Rep. Mike Levin (Calif.) is one of only two co-sponsors of the Green New Deal resolution representing a district that flipped from Republican to Democrat in the 2018 midterm elections.
It’s not an unusual position for him. Levin campaigned on his career as an environmental attorney before winning the congressional seat that former GOP Rep. Darrell Issa held for 18 years.
But Republicans say his decision carries a risk, and it’s one that many first-term Democrats are avoiding.
Levin said he speaks for his constituents when he backs the resolution (H.Res.109).
“I know that my values and my goals are consistent with people who live near our coast in California who don’t want to see the worst impacts of climate change,” Levin told Bloomberg Environment. “They want to see us do everything we can to try to mitigate the issue before it becomes irreversible.”

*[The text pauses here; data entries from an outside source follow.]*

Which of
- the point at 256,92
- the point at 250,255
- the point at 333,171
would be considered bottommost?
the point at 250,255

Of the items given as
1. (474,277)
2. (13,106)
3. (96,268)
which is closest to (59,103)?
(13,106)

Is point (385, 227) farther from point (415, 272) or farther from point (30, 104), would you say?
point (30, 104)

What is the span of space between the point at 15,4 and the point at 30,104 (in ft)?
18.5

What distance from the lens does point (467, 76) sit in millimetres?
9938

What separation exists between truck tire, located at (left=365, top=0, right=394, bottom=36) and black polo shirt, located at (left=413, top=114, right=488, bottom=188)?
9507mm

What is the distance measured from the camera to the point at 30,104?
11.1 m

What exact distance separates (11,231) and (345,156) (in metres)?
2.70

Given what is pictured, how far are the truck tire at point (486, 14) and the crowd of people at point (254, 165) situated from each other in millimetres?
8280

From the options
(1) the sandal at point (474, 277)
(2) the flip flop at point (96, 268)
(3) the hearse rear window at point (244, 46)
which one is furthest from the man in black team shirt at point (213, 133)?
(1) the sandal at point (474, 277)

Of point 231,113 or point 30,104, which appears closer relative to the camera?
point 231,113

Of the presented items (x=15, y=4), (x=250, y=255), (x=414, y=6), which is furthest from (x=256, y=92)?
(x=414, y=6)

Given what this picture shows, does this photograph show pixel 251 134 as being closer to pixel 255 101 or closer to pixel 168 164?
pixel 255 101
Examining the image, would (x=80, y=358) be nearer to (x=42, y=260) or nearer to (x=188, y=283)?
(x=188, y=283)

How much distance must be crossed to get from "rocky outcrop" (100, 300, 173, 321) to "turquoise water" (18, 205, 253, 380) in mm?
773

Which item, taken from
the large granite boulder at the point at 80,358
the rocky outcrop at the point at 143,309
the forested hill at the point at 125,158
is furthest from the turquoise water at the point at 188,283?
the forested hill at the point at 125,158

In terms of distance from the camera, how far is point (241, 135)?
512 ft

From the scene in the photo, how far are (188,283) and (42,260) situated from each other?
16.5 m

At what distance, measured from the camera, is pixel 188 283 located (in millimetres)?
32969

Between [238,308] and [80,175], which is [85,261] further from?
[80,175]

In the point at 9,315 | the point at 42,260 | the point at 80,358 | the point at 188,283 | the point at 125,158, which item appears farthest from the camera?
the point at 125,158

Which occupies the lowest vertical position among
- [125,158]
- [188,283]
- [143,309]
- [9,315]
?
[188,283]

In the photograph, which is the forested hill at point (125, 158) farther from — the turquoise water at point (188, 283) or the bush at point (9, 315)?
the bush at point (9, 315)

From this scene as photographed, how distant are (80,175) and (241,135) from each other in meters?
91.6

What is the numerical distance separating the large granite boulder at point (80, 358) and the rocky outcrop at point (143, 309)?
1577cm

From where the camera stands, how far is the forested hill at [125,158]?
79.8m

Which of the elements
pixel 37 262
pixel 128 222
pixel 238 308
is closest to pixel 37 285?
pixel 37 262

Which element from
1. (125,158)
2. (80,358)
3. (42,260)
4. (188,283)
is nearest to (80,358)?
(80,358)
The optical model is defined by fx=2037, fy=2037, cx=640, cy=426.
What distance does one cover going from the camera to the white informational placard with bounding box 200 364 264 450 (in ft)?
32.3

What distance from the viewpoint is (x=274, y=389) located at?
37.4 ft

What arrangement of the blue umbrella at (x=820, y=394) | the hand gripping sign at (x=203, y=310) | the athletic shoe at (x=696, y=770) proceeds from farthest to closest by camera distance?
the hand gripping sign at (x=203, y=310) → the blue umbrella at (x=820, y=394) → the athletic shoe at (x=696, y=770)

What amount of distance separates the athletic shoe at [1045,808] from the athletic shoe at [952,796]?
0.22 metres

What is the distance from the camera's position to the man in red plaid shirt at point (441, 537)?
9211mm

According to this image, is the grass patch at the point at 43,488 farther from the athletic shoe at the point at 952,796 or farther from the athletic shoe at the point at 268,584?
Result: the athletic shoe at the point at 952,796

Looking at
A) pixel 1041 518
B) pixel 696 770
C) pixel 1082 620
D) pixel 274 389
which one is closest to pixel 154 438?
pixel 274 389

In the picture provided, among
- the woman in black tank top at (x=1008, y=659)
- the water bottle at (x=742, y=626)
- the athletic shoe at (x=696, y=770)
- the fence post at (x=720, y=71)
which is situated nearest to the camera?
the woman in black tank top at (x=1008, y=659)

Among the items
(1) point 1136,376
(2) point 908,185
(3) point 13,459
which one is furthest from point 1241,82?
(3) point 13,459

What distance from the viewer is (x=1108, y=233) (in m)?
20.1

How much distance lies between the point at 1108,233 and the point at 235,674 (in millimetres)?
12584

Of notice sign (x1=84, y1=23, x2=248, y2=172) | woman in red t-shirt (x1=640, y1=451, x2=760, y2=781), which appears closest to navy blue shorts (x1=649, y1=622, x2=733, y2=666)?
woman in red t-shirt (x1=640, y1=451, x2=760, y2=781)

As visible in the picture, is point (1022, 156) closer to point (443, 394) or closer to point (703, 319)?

Republicans say that position will hurt him politically.
“I think Levin has stepped a little too far out of the mainstream to position himself where he needs to be in a historically red district,” Jason Roe, a San Diego-based Republican political strategist, told Bloomberg Environment. “Of the seats that Republicans will be targeting in California, this is the most winnable seat.”
The Green New Deal calls for the U.S. to phase out greenhouse gas emissions through renewable energy expansion while providing millions of jobs and health care for all. Republicans are seeking to tie these ambitions to heavy-handed government control and rising energy costs.
The larger GOP strategy is to link the new majority with the unabashedly liberal Rep. Alexandria Ocasio-Cortez (D-N.Y.), the resolution’s House sponsor.
“Ultimately, it’s part of a larger leftward movement that every Democrat will have to answer to,” said Cam Savage, founder and principal of Limestone Strategies in Alexandria, Va.
Walking a Fine Line
The other Green New Deal co-sponsor from a flipped district, Rep. Debbie Mucarsel-Powell (D-Fla.), is in a different political situation than Levin. She succeeded Republican Carlos Curbelo, who broke party ranks when he proposed carbon tax legislation to curb global warming.
“I think that constituency is probably center-left,” said Mac Stipanovich, a Tallahassee, Fla., GOP consultant. “She may not be running a great risk.”
Mucarsel-Powell told Bloomberg Environment she decided early on to take “bold, aggressive” action on climate change.
“If it meant having something like the Green New Deal to start working from, then that’s something I intend to do,” she said.
House Democrats made climate change a top priority this Congress, with House Speaker Nancy Pelosi (D-Calif.) creating a select committee on climate change and introducing legislation to stop the Trump administration from leaving the Paris Agreement, the international accord that commits the U.S. to greenhouse gas reductions.
But only one-third of the caucus backs the Green New Deal, as swing-district Democrats walk a fine line between voicing support for climate change action and distancing themselves from the resolution.
“The Green New Deal lays out a set of goals, but not specific policies, and I think the Republicans are using that as a leverage point or as a tool to run against us,” said Rep. Katie Hill (D-Calif.), who defeated Republican Steve Knight in November. “I just don’t think we want to give them anything; we don’t want to cede them any ground.”
The Senate version of the resolution failed by a 0-57 vote on March 26, with all Republicans and four senators who caucus with Democrats voting against it.
House Republicans also want to force a Green New Deal vote in a procedure known as a discharge petition. More than 20 Democrats would need to sign onto the petition for the GOP to bring the resolution to the floor—an unlikely feat.
The Cook Political Report rates California’s 49th District that Levin represents as a “likely Democratic” win in 2020. But the National Republican Congressional Committee in February named Levin as one of 55 “initial offensive targets” the GOP will seek to defeat next year. Mucarsel-Powell’s district is a “lean Democratic” seat, according to Cook.
San Juan Capistrano, Calif., Mayor Brian Maryott is the only Republican so far to announce his bid to unseat Levin. A former Democrat himself, he called the Green New Deal a “national economic suicide pact” and “an absurdly naive document and game plan.”
Maryott supports spurring technology innovation in renewable energy and less-polluting fossil fuels to address climate change. He also opposes offshore drilling in this coastal district where support for clean beaches and environmental protection ranks high.
Levin won by 55 percent in 2018 against Republican Diane Harkey. His comfortable margin of victory in a district that voted for Democrats in the last presidential, senatorial, and gubernatorial elections means he could easily win again in 2020, said Stephen Nichols, a political science professor at California State University, San Marcos.
Republicans argue that Levin’s win was a fluke, the result of running against a flawed candidate. Harkey’s husband Dan Harkey, a financial broker, was ordered to pay millions of dollars in 2013 for defrauding clients and preying on the elderly.
Levin “got elected in a unique environment in 2018,” said Axiom Strategies’ Stephen Puetz, who is advising Maryott’s campaign. “He’s absolutely vulnerable.”